▶ **REQUEST**: Transcribe everything in the data word for word. Pictures are left out.

─── ENTRIES

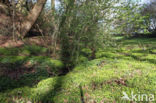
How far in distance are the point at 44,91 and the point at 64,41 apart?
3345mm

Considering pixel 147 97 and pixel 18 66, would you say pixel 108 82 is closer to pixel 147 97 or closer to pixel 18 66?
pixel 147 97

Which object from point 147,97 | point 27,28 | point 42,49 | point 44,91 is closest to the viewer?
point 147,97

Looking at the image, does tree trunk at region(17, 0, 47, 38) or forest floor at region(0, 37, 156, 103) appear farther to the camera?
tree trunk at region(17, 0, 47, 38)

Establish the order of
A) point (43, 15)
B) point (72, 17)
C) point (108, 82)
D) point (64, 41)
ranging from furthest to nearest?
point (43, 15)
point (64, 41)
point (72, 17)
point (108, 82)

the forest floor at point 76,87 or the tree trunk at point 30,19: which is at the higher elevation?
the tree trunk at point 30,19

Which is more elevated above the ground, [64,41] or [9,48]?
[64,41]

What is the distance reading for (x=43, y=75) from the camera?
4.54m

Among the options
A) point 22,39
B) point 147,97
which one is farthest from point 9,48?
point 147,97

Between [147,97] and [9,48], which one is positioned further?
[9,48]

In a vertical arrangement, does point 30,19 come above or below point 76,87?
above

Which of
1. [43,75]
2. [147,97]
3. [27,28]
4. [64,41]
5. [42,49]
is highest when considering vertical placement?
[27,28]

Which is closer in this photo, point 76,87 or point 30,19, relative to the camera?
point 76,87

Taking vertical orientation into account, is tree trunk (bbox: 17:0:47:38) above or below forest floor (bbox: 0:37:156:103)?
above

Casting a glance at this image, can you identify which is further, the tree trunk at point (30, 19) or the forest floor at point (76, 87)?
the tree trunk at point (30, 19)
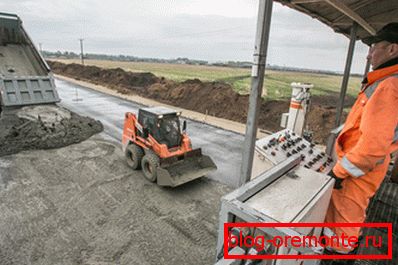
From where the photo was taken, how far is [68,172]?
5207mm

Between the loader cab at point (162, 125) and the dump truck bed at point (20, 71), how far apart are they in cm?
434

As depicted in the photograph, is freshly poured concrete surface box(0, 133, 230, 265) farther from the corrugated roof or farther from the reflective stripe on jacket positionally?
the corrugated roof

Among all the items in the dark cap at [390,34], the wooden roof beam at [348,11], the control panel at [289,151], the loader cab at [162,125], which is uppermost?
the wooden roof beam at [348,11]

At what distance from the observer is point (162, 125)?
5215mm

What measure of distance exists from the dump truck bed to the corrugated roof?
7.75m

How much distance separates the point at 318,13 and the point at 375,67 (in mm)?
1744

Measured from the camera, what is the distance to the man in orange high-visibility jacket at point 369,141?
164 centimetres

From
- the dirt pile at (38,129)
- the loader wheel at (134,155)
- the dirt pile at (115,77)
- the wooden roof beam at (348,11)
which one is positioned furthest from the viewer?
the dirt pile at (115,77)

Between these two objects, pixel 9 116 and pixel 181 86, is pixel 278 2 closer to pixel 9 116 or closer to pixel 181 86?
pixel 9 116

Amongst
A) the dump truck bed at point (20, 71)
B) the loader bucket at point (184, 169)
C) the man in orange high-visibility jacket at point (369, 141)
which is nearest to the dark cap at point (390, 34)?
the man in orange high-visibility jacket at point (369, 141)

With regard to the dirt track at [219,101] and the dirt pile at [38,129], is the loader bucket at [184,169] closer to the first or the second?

──────

▶ **CORRECT ANSWER**:
How far in distance are the point at 44,91 and the point at 64,41 apart?
3345mm

Considering pixel 147 97 and pixel 18 66, would you say pixel 108 82 is closer to pixel 147 97 or closer to pixel 18 66?
pixel 147 97

Which object from point 147,97 | point 27,28 | point 42,49 | point 44,91 is closest to the viewer?
point 147,97

Looking at the image, does tree trunk at region(17, 0, 47, 38) or forest floor at region(0, 37, 156, 103) appear farther to the camera?
tree trunk at region(17, 0, 47, 38)

Establish the order of
A) point (43, 15)
B) point (72, 17)
C) point (108, 82)
D) point (64, 41)
ranging from furthest to nearest?
point (43, 15)
point (64, 41)
point (72, 17)
point (108, 82)

the forest floor at point 76,87 or the tree trunk at point 30,19: which is at the higher elevation?
the tree trunk at point 30,19

Which is more elevated above the ground, [64,41] or [9,48]?
[64,41]

What is the distance reading for (x=43, y=75) from the camera?
4.54m

Among the options
A) point 22,39
B) point 147,97
which one is farthest from point 9,48?
point 147,97

Between [147,97] and [9,48], which one is positioned further?
[9,48]

In a vertical arrangement, does point 30,19 come above or below point 76,87?
above

Which of
1. [43,75]
2. [147,97]
3. [27,28]
4. [64,41]
5. [42,49]
is highest when considering vertical placement?
[27,28]

Which is closer in this photo, point 76,87 or point 30,19, relative to the camera?
point 76,87

Taking vertical orientation into account, is tree trunk (bbox: 17:0:47:38) above or below forest floor (bbox: 0:37:156:103)?
above

Casting a glance at this image, can you identify which is further, the tree trunk at point (30, 19) or the forest floor at point (76, 87)?
the tree trunk at point (30, 19)
From where the photo was taken, how far is [68,172]?
5207mm

Between the loader cab at point (162, 125) and the dump truck bed at point (20, 71), how far apart are they in cm?
434

As depicted in the photograph, is freshly poured concrete surface box(0, 133, 230, 265) farther from the corrugated roof or farther from the reflective stripe on jacket positionally?
the corrugated roof

Among all the items in the dark cap at [390,34], the wooden roof beam at [348,11], the control panel at [289,151], the loader cab at [162,125], which is uppermost?
the wooden roof beam at [348,11]

At what distance from the observer is point (162, 125)?
5215mm

What measure of distance exists from the dump truck bed to the corrugated roof?
7.75m

How much distance separates the point at 318,13 and the point at 375,67 (in mm)?
1744

Measured from the camera, what is the distance to the man in orange high-visibility jacket at point 369,141?
164 centimetres

From
- the dirt pile at (38,129)
- the loader wheel at (134,155)
- the dirt pile at (115,77)
- the wooden roof beam at (348,11)
which one is positioned furthest from the viewer?
the dirt pile at (115,77)

Between these two objects, pixel 9 116 and pixel 181 86, is pixel 278 2 closer to pixel 9 116 or closer to pixel 181 86?
pixel 9 116

Amongst
A) the dump truck bed at point (20, 71)
B) the loader bucket at point (184, 169)
C) the man in orange high-visibility jacket at point (369, 141)
which is nearest to the dark cap at point (390, 34)?
the man in orange high-visibility jacket at point (369, 141)

With regard to the dirt track at [219,101] and the dirt pile at [38,129], is the loader bucket at [184,169] closer to the first or the second?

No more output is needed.